ECI Day 2013
The European Economic and Social Committee (EESC), in partnership with the Committee of the Regions (CoR), the European Citizen Action Service (ECAS), Democracy International and the Initiative and Referendum Institute Europe organised an "ECI Day" in Brussels on 9 April 2013. On the occasion of the ECI's first anniversary it was time to assess the first year of the ECI in practice, to hear the experience of organisers, to draw conclusions from the lessons learnt, to devise intermediate solutions to problems and to start preparing for the 2015 revision of the regulation.
Our assessment of ECI day:
ECI Day in Brussels: Civil Society, make it work!
The European Citizens’ Initiative (ECI) has been one year in practice, but neither EU politicians nor civil society organisations are happy with the instrument. Originally praised as the first tool of transnational direct democracy, “ECI Day” in Brussels on 9 April 2013 showed that the requirements of the ECI must change to be an influential and effective law-making instrument. It became apparent that European civil society organisations must live up to its responsibility and provide logistical and advisory support. Also, we should start campaigning for the revision of the EU legislation on the European Citizens’ Initiative, which is foreseen by April 2015.

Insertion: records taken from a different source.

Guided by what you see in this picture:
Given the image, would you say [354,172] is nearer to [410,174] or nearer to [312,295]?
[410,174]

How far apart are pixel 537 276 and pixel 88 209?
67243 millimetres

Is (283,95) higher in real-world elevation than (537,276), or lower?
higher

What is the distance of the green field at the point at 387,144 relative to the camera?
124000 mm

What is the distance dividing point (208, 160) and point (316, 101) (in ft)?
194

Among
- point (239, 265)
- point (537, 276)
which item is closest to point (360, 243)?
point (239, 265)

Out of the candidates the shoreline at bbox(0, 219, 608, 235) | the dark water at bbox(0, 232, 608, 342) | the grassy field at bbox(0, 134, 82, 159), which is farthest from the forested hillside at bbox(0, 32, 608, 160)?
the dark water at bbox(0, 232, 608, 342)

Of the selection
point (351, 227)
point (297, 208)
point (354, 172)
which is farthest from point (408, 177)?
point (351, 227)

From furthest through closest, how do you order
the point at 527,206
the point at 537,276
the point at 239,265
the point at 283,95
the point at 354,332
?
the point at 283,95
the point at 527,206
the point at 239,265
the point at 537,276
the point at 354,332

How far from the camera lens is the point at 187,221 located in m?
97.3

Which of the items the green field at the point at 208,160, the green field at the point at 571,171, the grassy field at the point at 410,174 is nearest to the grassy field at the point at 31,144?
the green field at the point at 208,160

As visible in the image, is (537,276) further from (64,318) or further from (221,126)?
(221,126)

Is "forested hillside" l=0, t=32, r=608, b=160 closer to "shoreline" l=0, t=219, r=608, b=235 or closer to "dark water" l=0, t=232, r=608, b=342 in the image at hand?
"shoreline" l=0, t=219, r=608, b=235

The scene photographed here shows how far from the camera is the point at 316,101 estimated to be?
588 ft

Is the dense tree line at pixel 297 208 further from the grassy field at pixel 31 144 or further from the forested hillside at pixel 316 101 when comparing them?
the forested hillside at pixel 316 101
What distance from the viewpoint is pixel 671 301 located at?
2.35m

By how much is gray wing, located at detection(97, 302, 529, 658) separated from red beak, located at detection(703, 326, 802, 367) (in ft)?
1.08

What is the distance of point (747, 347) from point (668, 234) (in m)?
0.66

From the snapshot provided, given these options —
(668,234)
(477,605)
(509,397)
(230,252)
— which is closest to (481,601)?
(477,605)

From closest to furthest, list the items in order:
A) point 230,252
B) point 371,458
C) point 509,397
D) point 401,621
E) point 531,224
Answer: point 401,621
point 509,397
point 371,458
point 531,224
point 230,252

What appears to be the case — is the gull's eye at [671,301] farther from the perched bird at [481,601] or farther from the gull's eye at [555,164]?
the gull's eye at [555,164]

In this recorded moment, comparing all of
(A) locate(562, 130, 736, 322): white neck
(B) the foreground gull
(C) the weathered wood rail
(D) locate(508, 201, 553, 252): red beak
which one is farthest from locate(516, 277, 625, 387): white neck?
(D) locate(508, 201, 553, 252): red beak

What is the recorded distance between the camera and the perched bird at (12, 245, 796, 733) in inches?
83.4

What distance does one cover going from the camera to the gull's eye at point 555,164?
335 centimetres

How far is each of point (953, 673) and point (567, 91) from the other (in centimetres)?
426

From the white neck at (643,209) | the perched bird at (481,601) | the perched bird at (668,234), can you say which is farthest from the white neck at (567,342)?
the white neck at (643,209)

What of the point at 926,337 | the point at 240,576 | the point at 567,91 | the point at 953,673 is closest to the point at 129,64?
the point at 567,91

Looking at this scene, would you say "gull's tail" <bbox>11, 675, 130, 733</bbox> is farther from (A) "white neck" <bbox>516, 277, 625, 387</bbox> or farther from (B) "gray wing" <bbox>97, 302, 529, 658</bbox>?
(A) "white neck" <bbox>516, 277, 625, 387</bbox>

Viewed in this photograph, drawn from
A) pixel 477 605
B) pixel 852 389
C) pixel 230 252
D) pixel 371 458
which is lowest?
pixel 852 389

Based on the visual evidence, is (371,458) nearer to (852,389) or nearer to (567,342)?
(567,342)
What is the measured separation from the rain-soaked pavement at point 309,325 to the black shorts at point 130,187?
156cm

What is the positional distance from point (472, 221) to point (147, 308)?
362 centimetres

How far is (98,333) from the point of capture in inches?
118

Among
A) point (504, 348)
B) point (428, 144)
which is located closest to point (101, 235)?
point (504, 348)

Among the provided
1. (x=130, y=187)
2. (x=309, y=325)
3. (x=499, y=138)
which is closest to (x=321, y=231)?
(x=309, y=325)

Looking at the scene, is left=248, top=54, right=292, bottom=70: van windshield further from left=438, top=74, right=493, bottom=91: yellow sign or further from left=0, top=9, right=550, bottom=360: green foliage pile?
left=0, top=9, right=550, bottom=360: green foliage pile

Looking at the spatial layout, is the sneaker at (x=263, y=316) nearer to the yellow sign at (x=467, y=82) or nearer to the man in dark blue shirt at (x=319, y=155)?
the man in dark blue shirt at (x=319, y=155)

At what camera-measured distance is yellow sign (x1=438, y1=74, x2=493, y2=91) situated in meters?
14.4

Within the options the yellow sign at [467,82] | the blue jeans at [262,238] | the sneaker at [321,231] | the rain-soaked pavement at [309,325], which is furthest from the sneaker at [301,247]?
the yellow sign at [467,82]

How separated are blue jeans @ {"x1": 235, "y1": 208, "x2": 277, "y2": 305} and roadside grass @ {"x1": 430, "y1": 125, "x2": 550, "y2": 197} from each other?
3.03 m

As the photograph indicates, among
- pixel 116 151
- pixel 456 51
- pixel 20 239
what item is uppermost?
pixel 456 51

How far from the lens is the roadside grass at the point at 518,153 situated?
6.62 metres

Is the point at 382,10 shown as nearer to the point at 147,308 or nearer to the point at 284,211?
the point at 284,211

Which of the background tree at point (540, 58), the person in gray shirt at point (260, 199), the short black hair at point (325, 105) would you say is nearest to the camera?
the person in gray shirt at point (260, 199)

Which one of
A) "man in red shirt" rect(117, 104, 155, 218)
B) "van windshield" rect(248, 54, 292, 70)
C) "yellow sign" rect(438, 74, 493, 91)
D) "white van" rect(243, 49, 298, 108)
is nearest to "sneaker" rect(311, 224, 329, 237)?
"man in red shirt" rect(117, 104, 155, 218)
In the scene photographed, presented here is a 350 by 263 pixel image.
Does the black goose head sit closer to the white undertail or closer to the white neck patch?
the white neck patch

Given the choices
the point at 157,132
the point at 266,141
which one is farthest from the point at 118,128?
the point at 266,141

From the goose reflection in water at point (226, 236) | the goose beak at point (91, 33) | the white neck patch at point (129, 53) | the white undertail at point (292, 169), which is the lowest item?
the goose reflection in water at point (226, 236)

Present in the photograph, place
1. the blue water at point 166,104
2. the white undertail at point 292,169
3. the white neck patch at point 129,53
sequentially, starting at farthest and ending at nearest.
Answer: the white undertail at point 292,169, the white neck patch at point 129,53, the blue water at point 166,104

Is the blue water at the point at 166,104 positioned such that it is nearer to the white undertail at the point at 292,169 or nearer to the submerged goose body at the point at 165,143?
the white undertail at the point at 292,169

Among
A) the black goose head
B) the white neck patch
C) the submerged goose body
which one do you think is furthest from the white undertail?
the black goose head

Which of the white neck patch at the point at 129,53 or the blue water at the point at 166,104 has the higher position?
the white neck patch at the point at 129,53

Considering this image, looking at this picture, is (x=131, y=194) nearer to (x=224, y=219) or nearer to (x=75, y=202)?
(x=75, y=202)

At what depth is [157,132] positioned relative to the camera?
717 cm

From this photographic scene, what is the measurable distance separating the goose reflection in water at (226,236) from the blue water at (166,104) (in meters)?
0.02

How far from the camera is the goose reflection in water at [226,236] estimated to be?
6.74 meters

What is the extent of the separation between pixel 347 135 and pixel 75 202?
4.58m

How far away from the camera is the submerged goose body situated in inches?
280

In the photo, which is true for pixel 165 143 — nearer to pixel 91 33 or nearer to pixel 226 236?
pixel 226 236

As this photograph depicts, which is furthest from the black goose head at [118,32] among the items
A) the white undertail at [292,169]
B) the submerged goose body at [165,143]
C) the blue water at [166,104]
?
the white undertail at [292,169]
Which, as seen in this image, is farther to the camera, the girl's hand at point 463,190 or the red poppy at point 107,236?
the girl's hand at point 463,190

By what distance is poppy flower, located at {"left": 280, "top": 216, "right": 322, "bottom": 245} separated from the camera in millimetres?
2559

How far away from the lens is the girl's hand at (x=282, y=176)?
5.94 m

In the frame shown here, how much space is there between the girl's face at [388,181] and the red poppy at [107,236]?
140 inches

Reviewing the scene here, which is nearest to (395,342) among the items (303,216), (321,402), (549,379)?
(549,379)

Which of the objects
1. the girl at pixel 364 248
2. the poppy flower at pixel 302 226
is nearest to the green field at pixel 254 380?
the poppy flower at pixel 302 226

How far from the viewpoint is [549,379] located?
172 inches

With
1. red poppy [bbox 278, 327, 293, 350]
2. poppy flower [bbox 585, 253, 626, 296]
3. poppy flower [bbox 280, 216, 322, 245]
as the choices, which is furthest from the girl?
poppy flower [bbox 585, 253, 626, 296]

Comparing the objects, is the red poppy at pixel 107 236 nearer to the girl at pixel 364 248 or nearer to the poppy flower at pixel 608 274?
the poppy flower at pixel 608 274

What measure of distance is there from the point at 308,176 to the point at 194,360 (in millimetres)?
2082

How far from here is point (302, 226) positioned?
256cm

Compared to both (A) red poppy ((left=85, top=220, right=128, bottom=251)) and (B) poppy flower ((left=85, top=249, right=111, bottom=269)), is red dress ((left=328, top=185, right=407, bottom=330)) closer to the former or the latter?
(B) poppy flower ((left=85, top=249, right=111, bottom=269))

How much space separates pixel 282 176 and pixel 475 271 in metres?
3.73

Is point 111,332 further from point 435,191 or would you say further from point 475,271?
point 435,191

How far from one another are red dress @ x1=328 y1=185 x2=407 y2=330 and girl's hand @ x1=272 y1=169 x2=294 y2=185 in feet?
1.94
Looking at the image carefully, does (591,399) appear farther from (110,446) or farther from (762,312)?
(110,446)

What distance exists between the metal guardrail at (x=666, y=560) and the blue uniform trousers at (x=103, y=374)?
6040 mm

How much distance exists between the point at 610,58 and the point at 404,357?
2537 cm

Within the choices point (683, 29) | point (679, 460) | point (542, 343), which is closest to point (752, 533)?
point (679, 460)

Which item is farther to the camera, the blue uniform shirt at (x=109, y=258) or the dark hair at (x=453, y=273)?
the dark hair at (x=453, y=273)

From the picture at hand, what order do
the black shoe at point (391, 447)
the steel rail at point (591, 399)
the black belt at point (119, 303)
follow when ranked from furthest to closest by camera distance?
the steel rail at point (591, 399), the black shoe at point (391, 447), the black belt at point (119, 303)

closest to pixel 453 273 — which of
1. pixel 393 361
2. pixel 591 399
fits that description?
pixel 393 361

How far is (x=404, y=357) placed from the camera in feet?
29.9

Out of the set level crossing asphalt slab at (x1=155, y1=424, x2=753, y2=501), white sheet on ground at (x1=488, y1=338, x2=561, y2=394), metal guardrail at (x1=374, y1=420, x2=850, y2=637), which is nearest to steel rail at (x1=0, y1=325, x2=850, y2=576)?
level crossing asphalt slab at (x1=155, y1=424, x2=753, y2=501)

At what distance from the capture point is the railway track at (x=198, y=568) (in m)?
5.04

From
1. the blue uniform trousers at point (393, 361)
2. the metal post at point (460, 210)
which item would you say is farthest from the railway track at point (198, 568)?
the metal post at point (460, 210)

This is the conclusion that we arrived at while travelling back from Brussels to our office in Cologne, Germany. The journey takes a good two hours by car if you are not stuck in a traffic jam, which happened to us somewhere in between Antwerp and Liège. So Ronald Pabst and Daniel Schily, our intern Andreas Müller and I had enough time to reflect on the statements and reports we had listened to for almost eight hours in the European Economic and the Social Committee. This is an advisory body of the EU institutions, which defines itself with the slogan “a bridge between Europe and organised civil society”.
Crossing the bridge
The EESC had hosted the event in partnership with the European Action Service (ECAS), IRI Europe and Democracy International. Euronews was also present to shoot some pictures for the EU. According to the slogan of the EESC, the about 100 conference participants were the organised civil society that met “Europe” or more strictly speaking the EU, which was most prominently present with Maroš Šefčovič, EU Commissioner responsible for the ECI.
In his account of the ECI one year in practice, Commissioner Šefčovič called the ECI a “success”, yet not unqualified. He admitted that the EU Commission had underestimated the issue of data protection and the set-up of the software to register the one million required signatures online. He stressed that the European Commission should play no other role than providing the software, while the actual duty of campaigning for electronic signatures and giving advice had to be on the organisers themselves. In this context also, an independent contact point should exist. It should not be provided by the European Commission, which is the current situation following a last-minute move before the EU legislation of the ECI was adopted.